The masterplan of the Hattie R. Moore Park falls under the 2017 Dallas bond program, consisting of approximately 1,400 projects scheduled to be complete by 2022.
The overall budget for the entire 2017 bond program is $1.05 billion dollars. Out of all that money, the park and recreation department was allocated $261.81 million for remodeling multiple parks in Dallas. Hattie R. Moore Park was allocated $350,000, and White says the budget could increase depending on what neighbors want.
“Based on community input, consultants from the bond program will come up with a concept and based on that concept, they’ll develop cost estimates,” White says.
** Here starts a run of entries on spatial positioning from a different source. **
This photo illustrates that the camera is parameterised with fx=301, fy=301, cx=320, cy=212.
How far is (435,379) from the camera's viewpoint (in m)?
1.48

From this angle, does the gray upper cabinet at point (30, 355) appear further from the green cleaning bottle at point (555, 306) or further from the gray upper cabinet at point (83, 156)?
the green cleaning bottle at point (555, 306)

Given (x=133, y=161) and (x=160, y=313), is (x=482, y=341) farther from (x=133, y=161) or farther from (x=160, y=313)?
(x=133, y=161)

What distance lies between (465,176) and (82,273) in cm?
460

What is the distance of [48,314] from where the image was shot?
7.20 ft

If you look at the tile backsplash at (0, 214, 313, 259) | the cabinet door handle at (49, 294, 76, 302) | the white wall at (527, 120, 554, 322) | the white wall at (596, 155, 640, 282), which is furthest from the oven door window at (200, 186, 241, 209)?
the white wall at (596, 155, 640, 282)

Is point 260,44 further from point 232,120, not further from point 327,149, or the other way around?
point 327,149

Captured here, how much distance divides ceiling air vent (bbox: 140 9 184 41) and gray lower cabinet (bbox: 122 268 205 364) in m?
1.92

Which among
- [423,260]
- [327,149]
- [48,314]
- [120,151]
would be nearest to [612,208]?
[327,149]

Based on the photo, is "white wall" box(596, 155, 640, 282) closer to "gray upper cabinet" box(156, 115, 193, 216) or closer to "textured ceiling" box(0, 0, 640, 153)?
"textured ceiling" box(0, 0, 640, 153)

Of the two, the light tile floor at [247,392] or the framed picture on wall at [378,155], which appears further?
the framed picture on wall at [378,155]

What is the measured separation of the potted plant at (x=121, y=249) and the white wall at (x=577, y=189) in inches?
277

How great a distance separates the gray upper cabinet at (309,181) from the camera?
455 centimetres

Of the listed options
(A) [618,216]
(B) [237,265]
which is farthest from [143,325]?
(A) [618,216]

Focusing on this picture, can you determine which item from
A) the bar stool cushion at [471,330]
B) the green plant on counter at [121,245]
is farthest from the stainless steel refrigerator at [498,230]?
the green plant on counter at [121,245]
The plan is to include a statue of Hattie Rankin Moore that tells her story so people understand who she was and her contribution to West Dallas. Neighbors also conveyed that they want a safe place for community events such as Mother’s Day celebrations, Cinco de Mayo or Christmas caroling.
Another important amenity that the community requested is a soccer field. One proposal still under review is to convert one of the tennis courts into a futsal soccer court, White says. Whether or not this happens, he confirmed the park will have a large open space where people could play soccer.
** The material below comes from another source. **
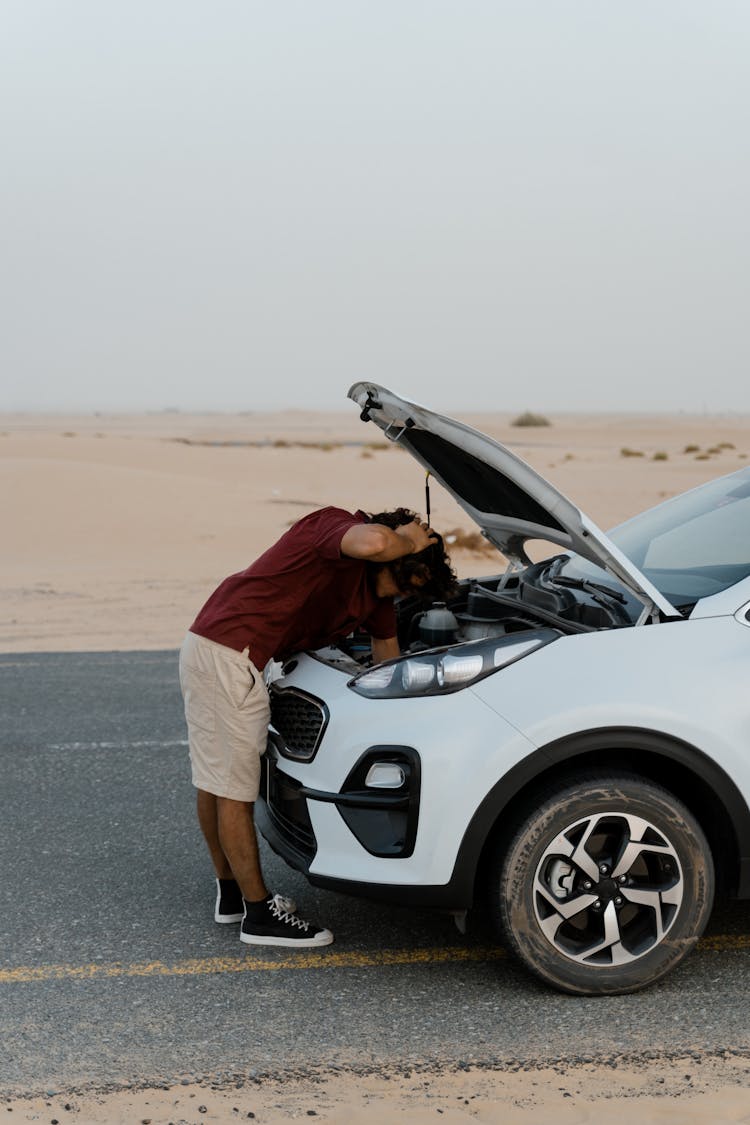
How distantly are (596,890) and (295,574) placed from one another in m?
1.46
Reyes says the most important thing is to have another safe space where kids and families can go and distract themselves.
“I’d like to see a place that is accessible to the community,” he says. “We don’t want a competition soccer field or any of those things; we just want a space where we can entertain our families.”
A public park for the community
A few soccer fields are located not far from Hattie R. Moore Park, but none of them are open for public use. The field at Benito Juarez Parque de Heroes, blocks away from Hattie R. Moore, is fenced in and must be rented from the city to use.
White says that once Hattie R. Moore renovations are complete, the park will operate freely for the community, meaning they won’t have to pay any fees to use the facilities.
The park’s adjacency to Lorenzo de Zavala Elementary School and Anita Martinez Recreation Center means that rec center visitors and schoolchildren also can utilize the park’s amenities. The park is “kind of an irregularly shaped park” because of how it’s integrated with the rec center and the school, White says, and he thinks that “the three places being connected will bring a lot of good improvements to the park.”
White hopes the masterplan will be finished by the end of 2021 so that West Dallas residents can soon have a new place for community recreation.
Better yet, the renewal of Hattie R. Moore park could serve as the beginning of renovations for parks across West Dallas in future bond programs, White says, bringing to life Hattie Rankin Moore’s vision of a safer West Dallas.